An interesting observation by British sociologist Anthony Giddens is that culture and social structures are made up of everyday behaviors. Daily habits such as dress, greetings, rules of conversation, use of cutlery, worship and driving patterns vary from culture to culture and are specific components of culture. These are the things we teach our children and young people that keep cultures and societies alive.
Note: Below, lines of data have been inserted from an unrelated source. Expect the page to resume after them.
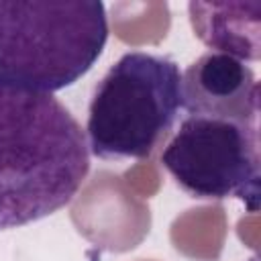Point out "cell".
Here are the masks:
<instances>
[{
  "label": "cell",
  "instance_id": "6da1fadb",
  "mask_svg": "<svg viewBox=\"0 0 261 261\" xmlns=\"http://www.w3.org/2000/svg\"><path fill=\"white\" fill-rule=\"evenodd\" d=\"M88 171L86 133L55 96L0 86V230L69 204Z\"/></svg>",
  "mask_w": 261,
  "mask_h": 261
},
{
  "label": "cell",
  "instance_id": "8992f818",
  "mask_svg": "<svg viewBox=\"0 0 261 261\" xmlns=\"http://www.w3.org/2000/svg\"><path fill=\"white\" fill-rule=\"evenodd\" d=\"M196 37L210 49L241 61L261 57V2H200L188 4Z\"/></svg>",
  "mask_w": 261,
  "mask_h": 261
},
{
  "label": "cell",
  "instance_id": "3957f363",
  "mask_svg": "<svg viewBox=\"0 0 261 261\" xmlns=\"http://www.w3.org/2000/svg\"><path fill=\"white\" fill-rule=\"evenodd\" d=\"M181 110V71L165 55L124 53L92 92L86 141L106 161L147 159L173 130Z\"/></svg>",
  "mask_w": 261,
  "mask_h": 261
},
{
  "label": "cell",
  "instance_id": "5b68a950",
  "mask_svg": "<svg viewBox=\"0 0 261 261\" xmlns=\"http://www.w3.org/2000/svg\"><path fill=\"white\" fill-rule=\"evenodd\" d=\"M186 116L259 122V82L241 59L208 51L181 73Z\"/></svg>",
  "mask_w": 261,
  "mask_h": 261
},
{
  "label": "cell",
  "instance_id": "7a4b0ae2",
  "mask_svg": "<svg viewBox=\"0 0 261 261\" xmlns=\"http://www.w3.org/2000/svg\"><path fill=\"white\" fill-rule=\"evenodd\" d=\"M108 41L98 0H0V86L53 94L86 75Z\"/></svg>",
  "mask_w": 261,
  "mask_h": 261
},
{
  "label": "cell",
  "instance_id": "277c9868",
  "mask_svg": "<svg viewBox=\"0 0 261 261\" xmlns=\"http://www.w3.org/2000/svg\"><path fill=\"white\" fill-rule=\"evenodd\" d=\"M159 161L192 198H239L259 210V122L184 116Z\"/></svg>",
  "mask_w": 261,
  "mask_h": 261
},
{
  "label": "cell",
  "instance_id": "52a82bcc",
  "mask_svg": "<svg viewBox=\"0 0 261 261\" xmlns=\"http://www.w3.org/2000/svg\"><path fill=\"white\" fill-rule=\"evenodd\" d=\"M247 261H259V257H257V255H253V257H251V259H247Z\"/></svg>",
  "mask_w": 261,
  "mask_h": 261
}]
</instances>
As these practices are modified and changed, culture continues to evolve and adapt. This is evident in medical culture, which consists of myriad routine practices that are repeated, occasionally modified, standardized across settings, and then measured. “Code Blue,” blood pressure measurements, immunizations, use of blood glucose meters, ventilator care—each is a routine that we standardize and teach the next generation to continue practicing health care. These practices are the cornerstone of medical culture. Subtle changes in how these routines are performed can produce significant differences between clinical settings that perform very similar clinical or administrative routines (but with minor differences).

When we expertly translate and present key clinical routines that require patient cooperation, we provide them with equitable access to the culture of medicine and its routines. We also take a step toward eliminating some of the disparities in care because we improve potential inequalities in outcomes that result from poor communication. Such innovations are efficient and inexpensive, but more importantly they are inclusive and lead to equity.